══ Dataset content
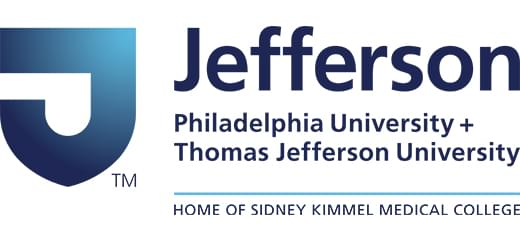 Jefferson (Philadelphia University + Thomas Jefferson University) School of Design & Engineering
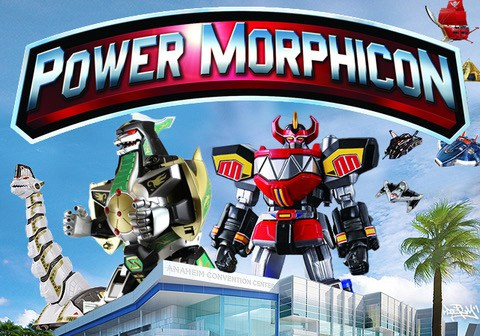 Power Morphicon 2018 Announces Next Round of Guests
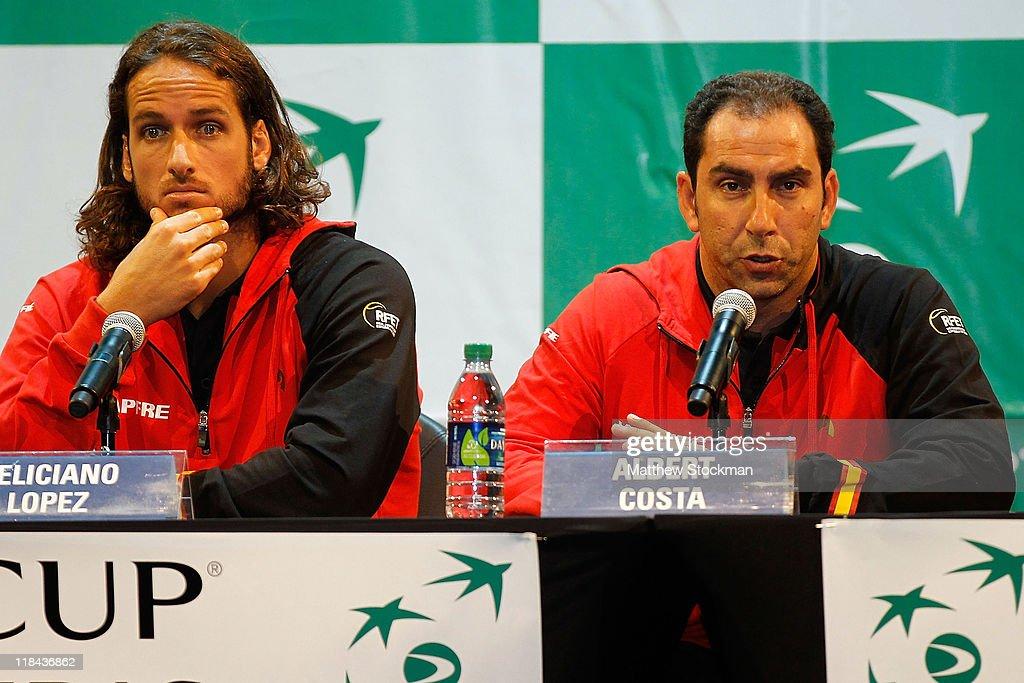 Davis Cup Draw: Spain v USA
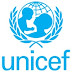 Finance and Accounts Associate  Jobs at UNICEF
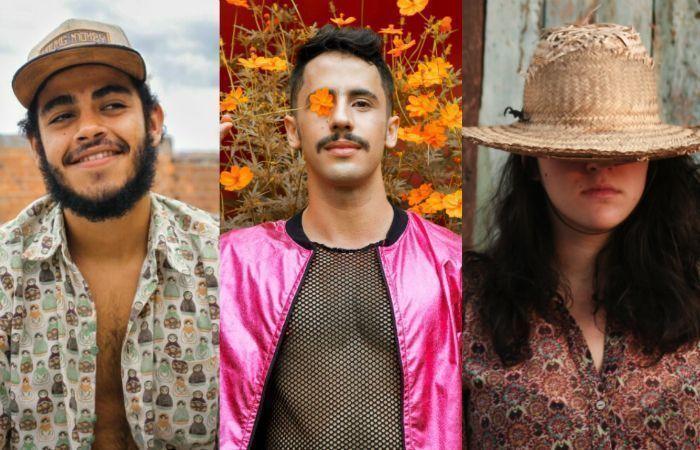 Rasga Mortalha, Jurandex, Agda e o cantor Romero Ferro são algumas das atrações confirmadas no evento. Foto: Divulgação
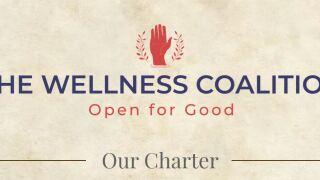 The Wellness Coalition.JPG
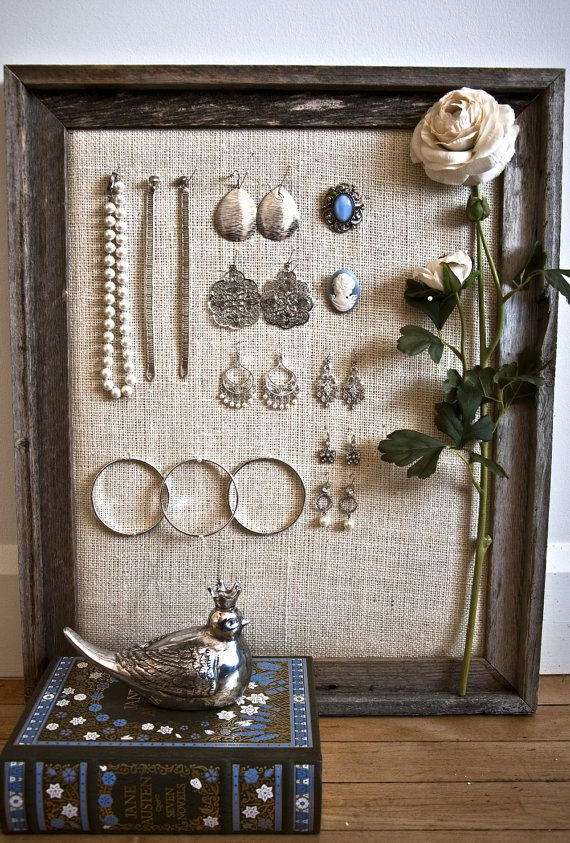 270 best organizing jewelry and vendor booths images on pinterest potentially could do myself old frame burlap and some pins solutioingenieria Images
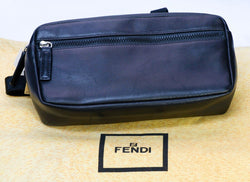 FENDI Black Leather Logo Fanny Pack Waist Bag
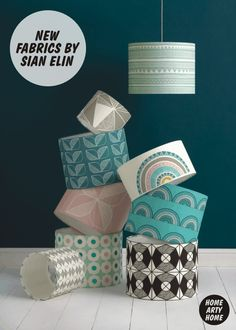 New Fabrics by Sian Elin - Fresh Geometric Prints from Wales-based Interior Designer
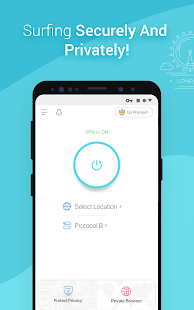 X-VPN - Free Private VPN Proxy Screenshot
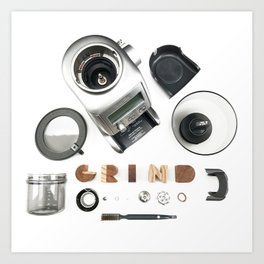 Grind // Exploded View Espresso Coffee Grinder Wood Block Typography Lettering Photograph Art Print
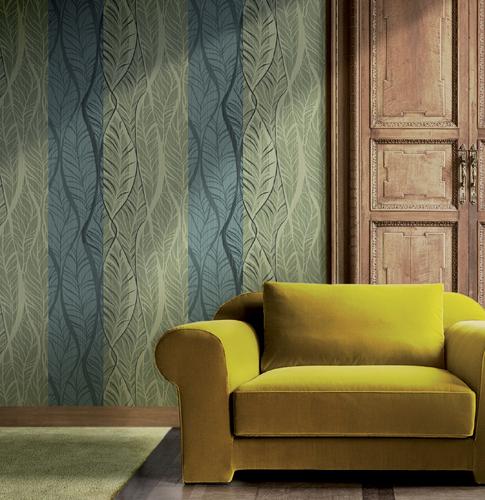 edle exclusive tapeten von rasch textil kollektion. Black Bedroom Furniture Sets. Home Design Ideas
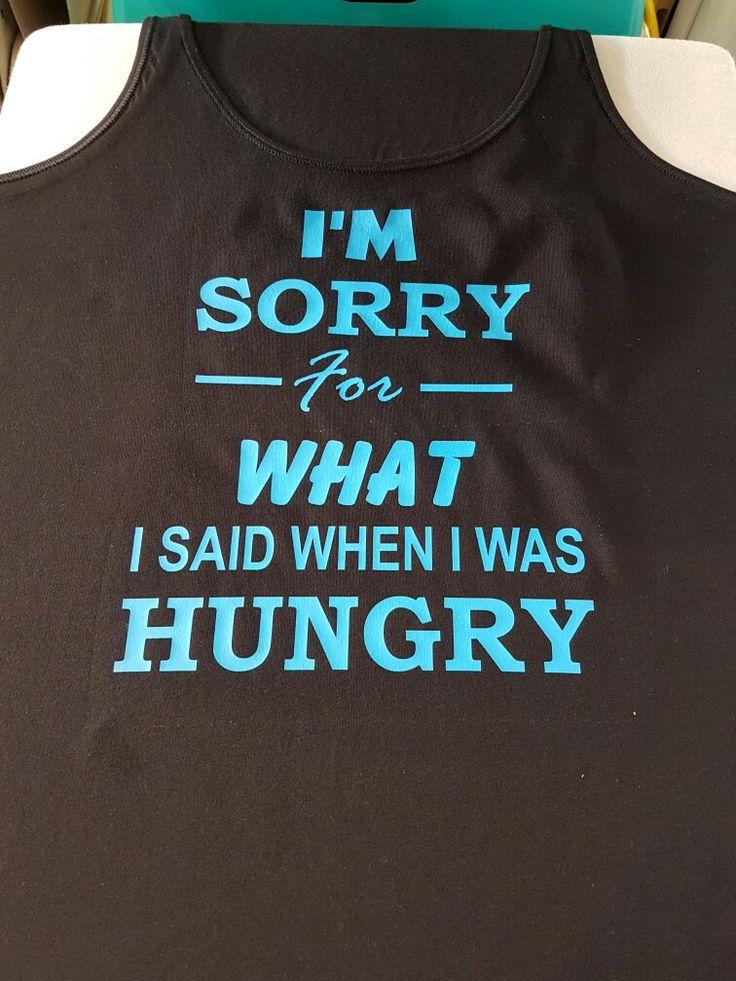 Funny Gym Shirts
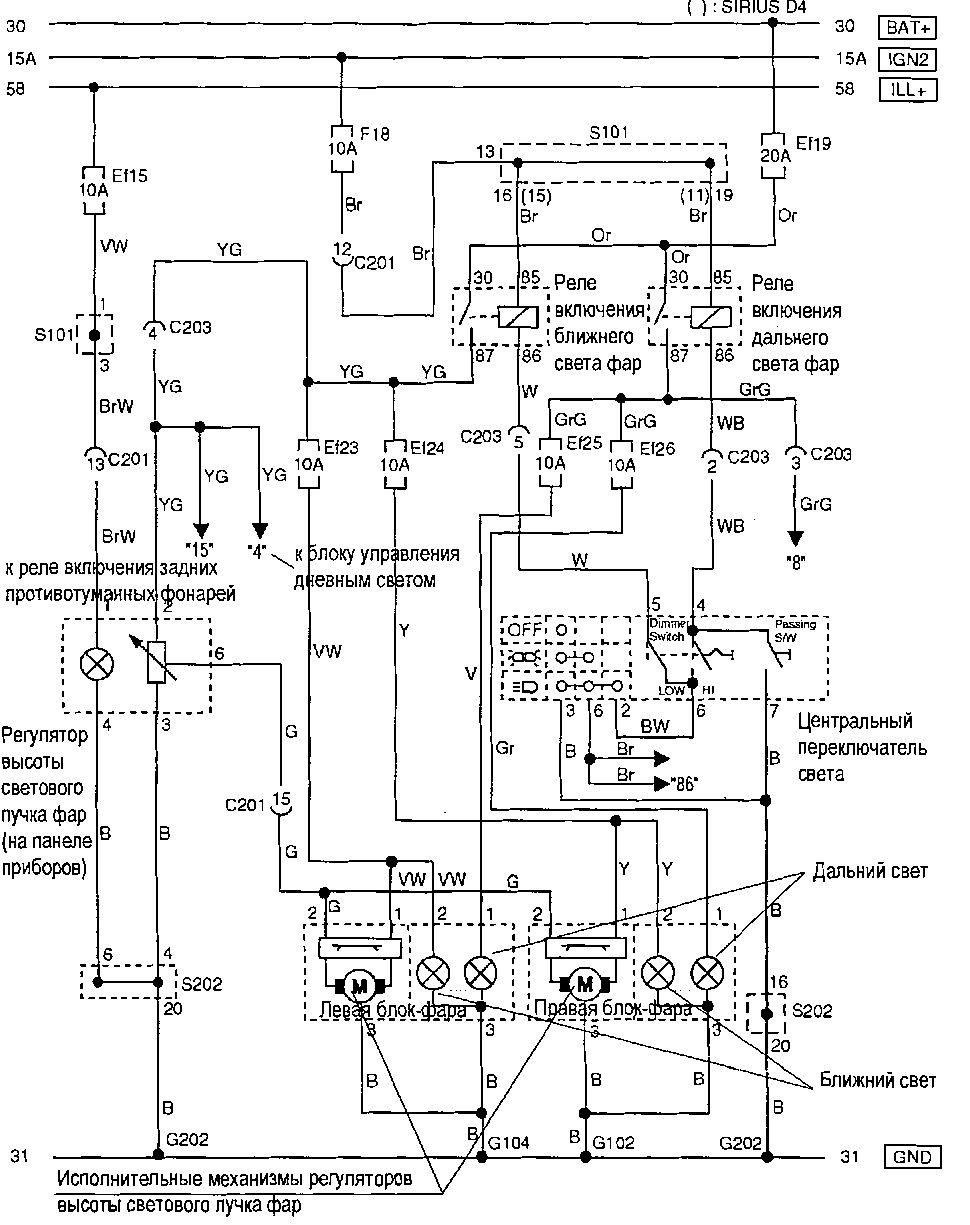 chevrolet aveo 2007 года схема электрики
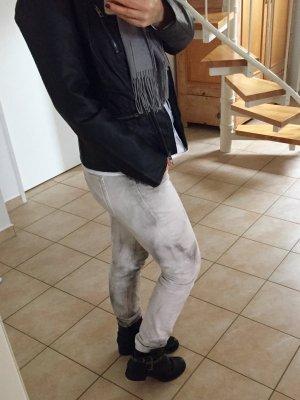 Graue Jeans von Drykorn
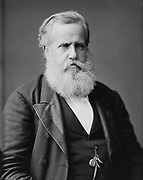 Pedro II  2 December, 1825 – 5 December, 1891) second and last ruler of the Empire of Brazil, reigning for over 58 years.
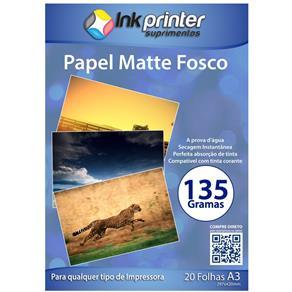 Papel Fotográfico Matte Fosco A3 135gr 20 Folhas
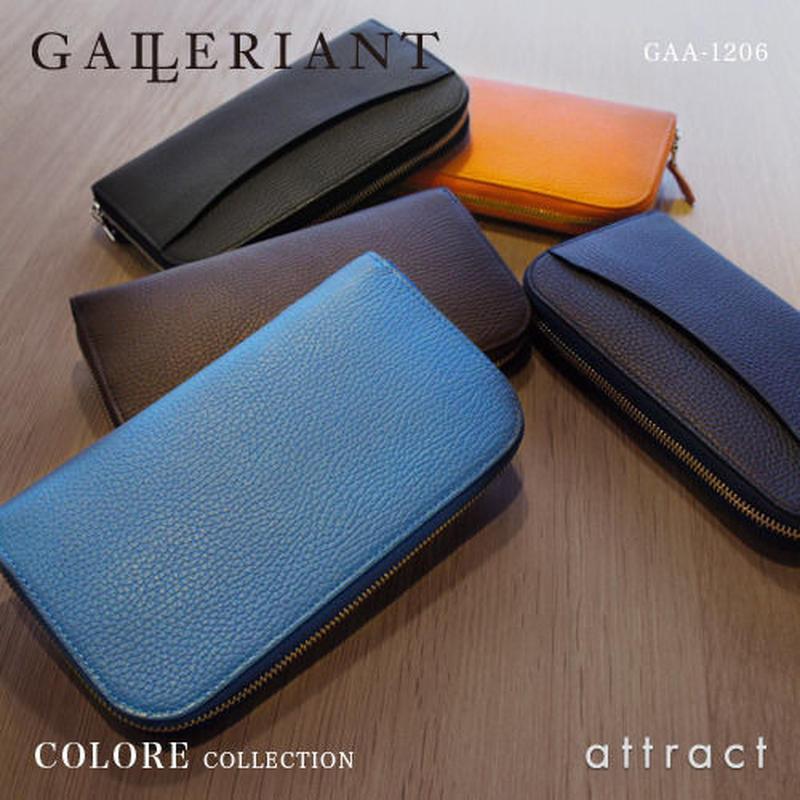 GALLERIANT ガレリアント COLORE コローレ ラウンドファスナー ロングウォレット 長財布 GAA-1207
════
What to work on | With the pictures excluded, restate word for word each line from the one that contains "Papel Fotográfico Matte" through the last line of the listing above.

Written response |
 Papel Fotográfico Matte Fosco A3 135gr 20 Folhas
 GALLERIANT ガレリアント COLORE コローレ ラウンドファスナー ロングウォレット 長財布 GAA-1207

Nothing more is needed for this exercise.